The `list_supported_languages` function comes with three numbered output options. 

-   Option `1` outputs a character vector of unique word forms.
-   Option `2` outputs a named character vector of word forms. The names denote 
`stop classes` roughly corresponding to parts of speech. Note that, in this 
output, the word forms are not unique. For instance, in English stopwords, *that*
would occur as a subordinating conjunction as well as as a pronoun.  
- Option `3` (the default) outputs a data frame, where each row represents a combination 
of language (columns `lang_name` and `lang_id`), word form and word lemma 
(columns `form` and `lemma`), and several other columns explained below.    


# Definition of stopwords
The `list_supported_languages` output is based on `multilingual_stoplist` - a 
data frame that was automatically extracted from the
[Universal Dependencies treebanks](https://universaldependencies.org/) 
(henceforth UD).  Universal Dependencies is a framework for cross-linguistically
consistent grammatical annotation. The `tidystopwords` package uses their 
lemmatization, *universal parts of speech*, and *universal features* to derive 
an inventory of *stop classes*:

- `abbreviation` (e.g. *e.g., cf., etc*);
- `adposition` (preposition or postposition e.g. *in* and *ago*);
- `auxiliary verb` (e.g. *been, have, must*);
- `conjunction_subordinator` (e.g. *and*, *because*);
- `contraction` (e.g. *'nt*);
- `determiner_quantifier` (e.g. *third*, *which*, *both*);
- `interjection` (e.g. *yes* );
- `particle` (e.g. *off* in *take off* )
- `pronominal` (functional words that act as nouns - e.g., *him*, *it*. Pronouns
acting as adjectives (*your*) and pronominal adverbs (*where*) are covered by 
the `determiner_quantifier` stop class.)


In terms of the Universal Dependencies, the stop classes are defined as follows: 

- `abbreviation`: `ufeat` contains `Abbr=Yes` and upos does not equal `NOUN` or 
`ADJ`;
- `adposition`: `upos` equals `AVP`;
- `auxiliary verb`: `upos` equals `AUX`;
- `conjunction_subordinator`: `upos` equals `CONJ` or `SCONJ`;
- `contraction`: neither `form` nor `lemma` equal `_`, `upos` equals `_` and the 
form has occurred more than twice in the corpus;
- `determiner_quantifier`: either `upos` equals `DET` or `ufeat` contains 
`PronType` and at least one of the following strings: `NumType`, 
`Ind`, `Dem`, `Int`, `Rel`, `Tot`, `Neg`; 
- `interjection`: `upos` equals `INTJ`;
- `particle`: `upos` equals `PART`;
- `pronominal`: `upos` equals `PRON` with no restrictions to `ufeat` or 
`ufeat` contains `PronType` but then `upos` does not equal `DET`. 

 
# Vocabulary coverage
Each version of this package uses the latest UD release available to generate the
`multilingual_stoplist` data frame. Therefore `multilingual_stoplist` can differ
from version to version. Typically, a new UD release brings bigger annotated
corpora and emerging corpora of new languages. 

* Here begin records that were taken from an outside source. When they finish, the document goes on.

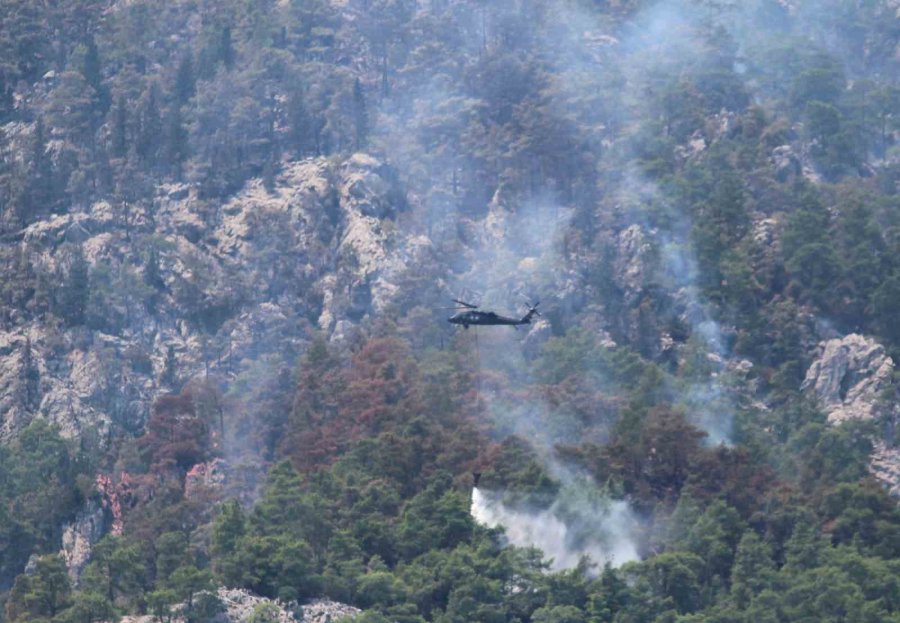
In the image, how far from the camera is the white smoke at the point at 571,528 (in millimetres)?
101312

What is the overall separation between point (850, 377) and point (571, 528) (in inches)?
644

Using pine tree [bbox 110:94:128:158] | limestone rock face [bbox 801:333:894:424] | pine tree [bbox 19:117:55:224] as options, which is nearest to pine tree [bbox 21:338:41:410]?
pine tree [bbox 19:117:55:224]

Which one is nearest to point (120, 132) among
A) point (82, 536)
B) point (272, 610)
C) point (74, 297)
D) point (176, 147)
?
point (176, 147)

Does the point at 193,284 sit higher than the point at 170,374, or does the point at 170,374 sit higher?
the point at 193,284

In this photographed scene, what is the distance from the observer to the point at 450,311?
387ft

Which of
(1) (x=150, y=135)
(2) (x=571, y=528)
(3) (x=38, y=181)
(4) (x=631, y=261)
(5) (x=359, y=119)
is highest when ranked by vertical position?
(2) (x=571, y=528)

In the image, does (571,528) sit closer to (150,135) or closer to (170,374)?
(170,374)

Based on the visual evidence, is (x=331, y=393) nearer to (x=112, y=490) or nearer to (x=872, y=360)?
(x=112, y=490)

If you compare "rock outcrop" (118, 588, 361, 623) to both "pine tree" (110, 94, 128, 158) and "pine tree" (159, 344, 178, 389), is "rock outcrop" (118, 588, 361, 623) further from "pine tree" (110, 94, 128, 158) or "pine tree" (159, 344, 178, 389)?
"pine tree" (110, 94, 128, 158)

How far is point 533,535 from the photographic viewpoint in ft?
335

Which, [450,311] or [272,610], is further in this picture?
[450,311]

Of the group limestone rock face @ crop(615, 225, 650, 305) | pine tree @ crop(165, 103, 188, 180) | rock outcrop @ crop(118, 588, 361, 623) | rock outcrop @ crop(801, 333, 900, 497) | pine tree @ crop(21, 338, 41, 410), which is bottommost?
pine tree @ crop(21, 338, 41, 410)

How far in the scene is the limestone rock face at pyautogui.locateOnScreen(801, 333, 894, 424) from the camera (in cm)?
11050

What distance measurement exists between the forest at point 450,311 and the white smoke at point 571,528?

All stopword lists in `tidystopwords` have been generated automatically from the 
data available at the moment. Hence their quality depends on the size of the 
underlying corpora as well as the morphological richness of the given language. 

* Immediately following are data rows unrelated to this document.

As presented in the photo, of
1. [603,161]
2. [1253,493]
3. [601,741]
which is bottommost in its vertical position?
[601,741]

To allow the user to assess the reliability of the stopword list for the given 
language, the `multilingual_stoplist` contains relevant frequency information 
for each word form in three columns: `n_formlemma`, `n_uposlemma`, and  
`n_stopclasses`.

The `n_formlemma` column gives the absolute frequency of the given word form with the 
 given lemma. The `n_uposformlemma` column gives the absolute frequency of the 
 given word form with the given lemma and upos.  

The `n_stopclasses` column says in how many stop classes the given word form with
the given lemma occurs. For instance *that* occurs as `determiner_quantifier`
 (*that pie tastes good*), `pronominal` (*don't mention that*), and
 `conjunction_subordinator` (*say that you will do it*). 


# Noise control
Even high-quality reference corpora such as the UD treebanks contain tagging 
errors and typos. A two step frequency filter minimizes the noise:
  1) a word form must occur more than three times with a given lemma;
  2) if a word form with a given lemma (rendered by `n_formlemma`) occurs in  
  several different `upos` combinations (`n_uposlemma`), only combinations that 
  represent more than 20% of `n_formlemma` remain listed.